World's largest cocktail party vs Iron Bowl

I'd say the IB because I think in-state rivalries are a bit more intense than border state rivalries. Teams from the same state are typically fighting for the same recruits who want to stay within their home state to play.
 
Currently, the CP is the better game as the fans are evenly divided and it's a neutral site, like the IB used to be.

While recent years have included more high-profile matchups in the IB, I can't get past that 50/50 crowd in a neutral site. It just seems so hateful. I love it and wish the IB had that.
 
Currently, the CP is the better game as the fans are evenly divided and it's a neutral site, like the IB used to be.

While recent years have included more high-profile matchups in the IB, I can't get past that 50/50 crowd in a neutral site. It just seems so hateful. I love it and wish the IB had that.

-=-=-=-=-

WRITTEN TASK — Reproduce the part of the rivalry-game discussion above word for word, starting with "I'd say the" and going on through "state to play.".

DATA SUPPLIED —

-=-=-=-=-

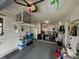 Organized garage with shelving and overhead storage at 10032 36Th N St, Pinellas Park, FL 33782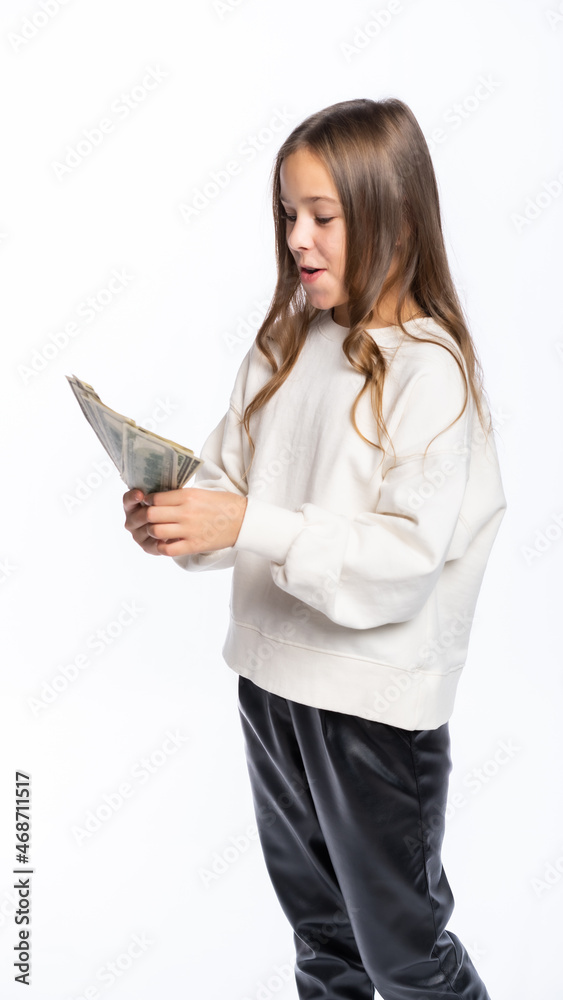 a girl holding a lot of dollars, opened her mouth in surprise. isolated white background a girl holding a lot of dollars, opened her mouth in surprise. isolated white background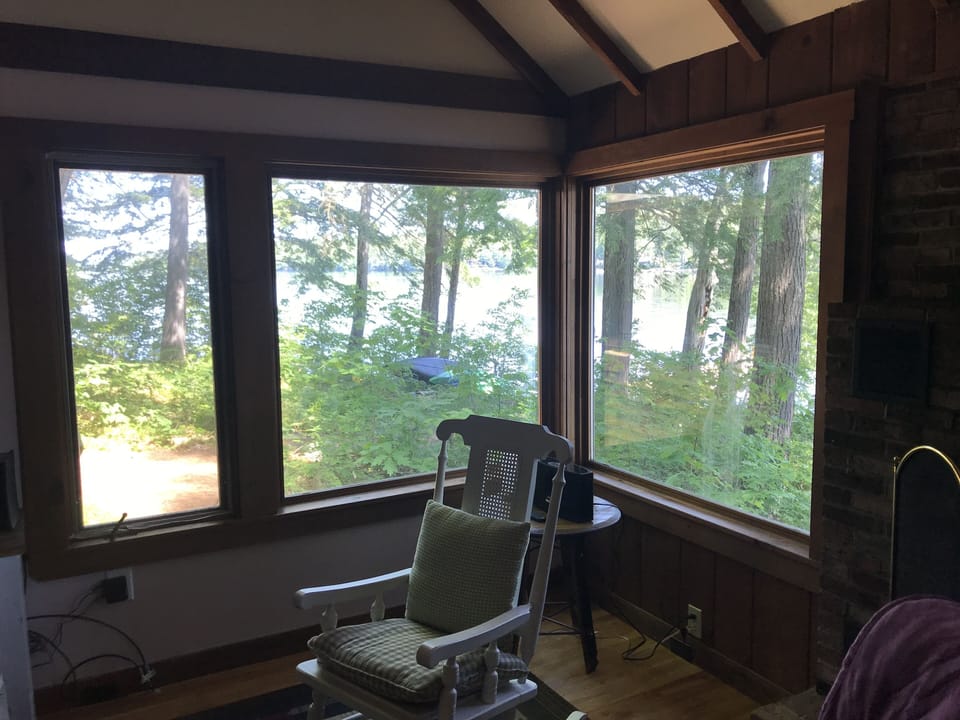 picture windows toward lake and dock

-=-=-=-=-

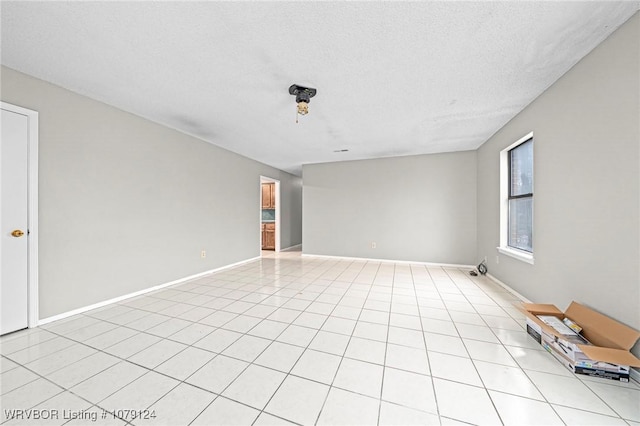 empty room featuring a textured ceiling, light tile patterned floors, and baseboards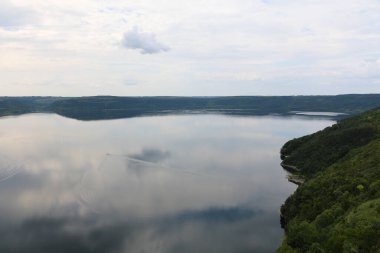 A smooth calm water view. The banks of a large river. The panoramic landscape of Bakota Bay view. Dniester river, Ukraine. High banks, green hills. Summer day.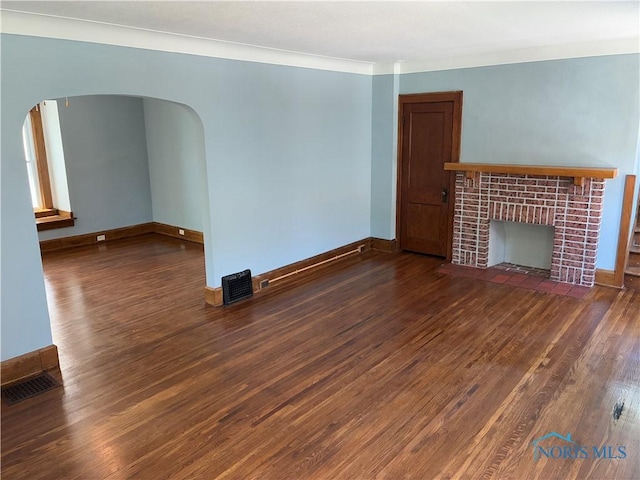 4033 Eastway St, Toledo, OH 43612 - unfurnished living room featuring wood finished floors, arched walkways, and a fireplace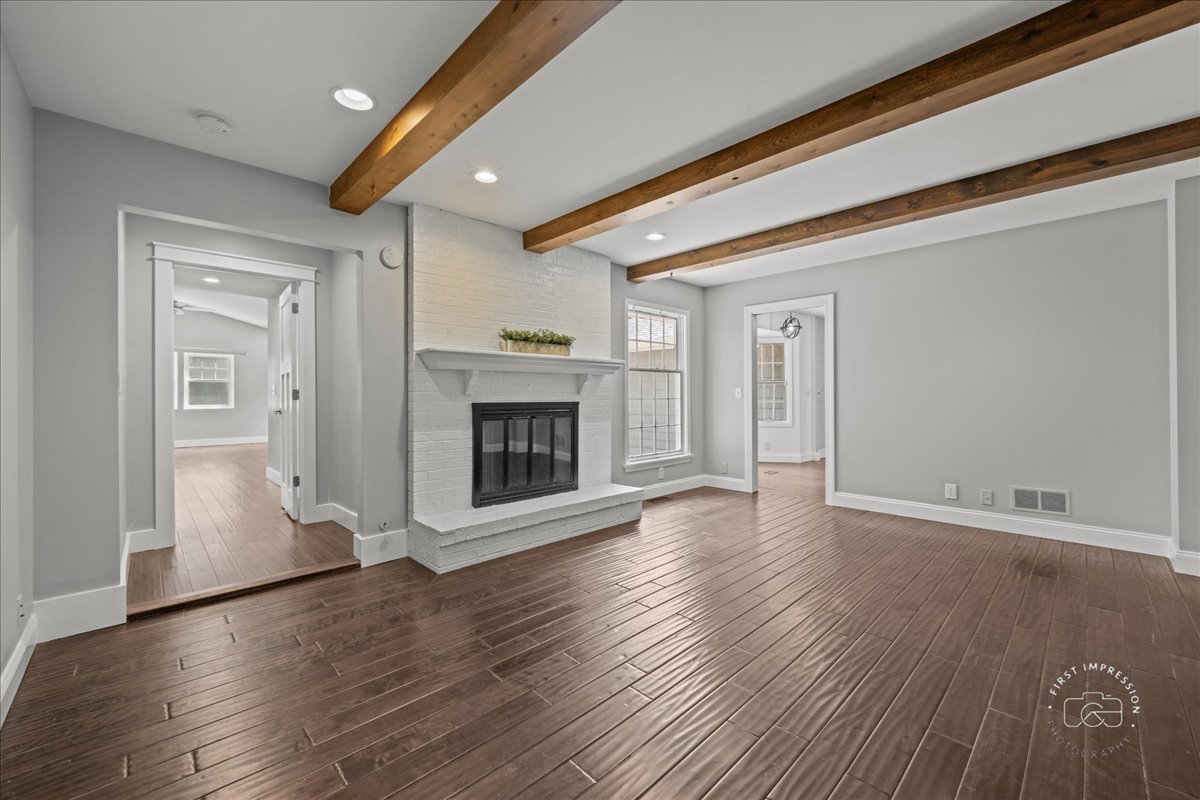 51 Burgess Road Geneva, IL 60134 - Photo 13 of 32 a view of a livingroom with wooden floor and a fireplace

-=-=-=-=-

EXERCISE ANSWER —
I'd say the IB because I think in-state rivalries are a bit more intense than border state rivalries. Teams from the same state are typically fighting for the same recruits who want to stay within their home state to play.